*Given instruction*
Copy every line of the records below word for word, changing nothing.

***** Material *****

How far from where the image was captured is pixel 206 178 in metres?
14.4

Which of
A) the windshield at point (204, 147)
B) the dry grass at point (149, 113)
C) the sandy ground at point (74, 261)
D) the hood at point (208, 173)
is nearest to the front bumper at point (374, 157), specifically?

*****

*Problem solution*
How far from where the image was captured is pixel 206 178 in metres?
14.4

Which of
A) the windshield at point (204, 147)
B) the dry grass at point (149, 113)
C) the sandy ground at point (74, 261)
D) the hood at point (208, 173)
is nearest to the front bumper at point (374, 157), specifically?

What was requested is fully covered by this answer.